## Document section
Contact center agents are people. They get tired and get burnt out. They get anxious and stressed. And one surefire way to make your employees feel all of these things is asking them to work overtime.

ABC News reported that employees working 10-hour shifts have a great risk of developing a heart problem. A related study from the Aragon Institute of Health Sciences revealed that individuals who put in more than 40 hours a week are six times more likely to suffer from burnout when compared to those who work less than 35 hours per week.

You can’t have a burnt out agent come working for you each day. Either they continue working while becoming less productive or they quit entirely. To prevent burnout and increase agent productivity, have a well put-together schedule in place.

## Data shown
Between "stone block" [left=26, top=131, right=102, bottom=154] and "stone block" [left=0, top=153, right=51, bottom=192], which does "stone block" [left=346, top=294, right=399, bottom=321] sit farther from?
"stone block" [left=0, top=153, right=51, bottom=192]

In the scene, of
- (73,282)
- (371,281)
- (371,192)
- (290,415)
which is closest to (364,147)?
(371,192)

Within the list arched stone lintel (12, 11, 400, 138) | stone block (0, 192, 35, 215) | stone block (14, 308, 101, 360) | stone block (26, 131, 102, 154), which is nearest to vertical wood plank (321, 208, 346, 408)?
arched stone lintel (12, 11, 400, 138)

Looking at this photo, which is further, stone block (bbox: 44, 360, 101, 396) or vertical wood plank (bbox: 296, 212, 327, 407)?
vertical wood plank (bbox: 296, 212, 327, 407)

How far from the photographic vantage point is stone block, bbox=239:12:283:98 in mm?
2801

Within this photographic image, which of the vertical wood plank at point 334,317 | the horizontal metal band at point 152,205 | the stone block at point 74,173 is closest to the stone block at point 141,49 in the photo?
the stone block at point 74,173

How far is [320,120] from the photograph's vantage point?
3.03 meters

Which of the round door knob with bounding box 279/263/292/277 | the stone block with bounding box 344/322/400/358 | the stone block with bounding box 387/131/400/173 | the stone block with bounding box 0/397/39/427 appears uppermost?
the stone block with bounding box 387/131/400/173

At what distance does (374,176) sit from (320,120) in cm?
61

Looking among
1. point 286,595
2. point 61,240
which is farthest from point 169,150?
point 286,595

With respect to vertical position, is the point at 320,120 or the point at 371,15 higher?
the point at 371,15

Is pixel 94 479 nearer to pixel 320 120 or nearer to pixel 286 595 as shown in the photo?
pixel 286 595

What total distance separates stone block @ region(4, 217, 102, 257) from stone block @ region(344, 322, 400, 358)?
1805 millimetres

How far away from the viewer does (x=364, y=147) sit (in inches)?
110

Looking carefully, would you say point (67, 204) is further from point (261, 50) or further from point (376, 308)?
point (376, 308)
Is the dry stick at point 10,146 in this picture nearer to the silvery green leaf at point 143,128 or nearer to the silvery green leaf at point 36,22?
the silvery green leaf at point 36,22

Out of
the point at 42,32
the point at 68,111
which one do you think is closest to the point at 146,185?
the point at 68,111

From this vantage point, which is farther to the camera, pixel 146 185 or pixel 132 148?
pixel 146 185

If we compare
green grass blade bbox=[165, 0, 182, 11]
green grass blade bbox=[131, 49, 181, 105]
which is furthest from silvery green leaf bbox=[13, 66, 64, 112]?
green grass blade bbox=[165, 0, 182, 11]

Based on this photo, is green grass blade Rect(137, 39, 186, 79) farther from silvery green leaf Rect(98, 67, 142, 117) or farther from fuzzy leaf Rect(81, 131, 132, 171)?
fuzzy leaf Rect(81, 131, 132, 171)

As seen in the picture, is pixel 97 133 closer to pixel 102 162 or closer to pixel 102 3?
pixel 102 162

## Job 1
From the text on contact center agents and overtime, list every state that agents are said to get into.
## Job 2
In the text on contact center agents and overtime, reproduce word for word the passage starting with "Contact center agents" and going on through "hours per week.".
Work only from the text on contact center agents; the material plays no part here.

## Correct answer 1
tired, burnt out, anxious, stressed

## Correct answer 2
Contact center agents are people. They get tired and get burnt out. They get anxious and stressed. And one surefire way to make your employees feel all of these things is asking them to work overtime.

ABC News reported that employees working 10-hour shifts have a great risk of developing a heart problem. A related study from the Aragon Institute of Health Sciences revealed that individuals who put in more than 40 hours a week are six times more likely to suffer from burnout when compared to those who work less than 35 hours per week.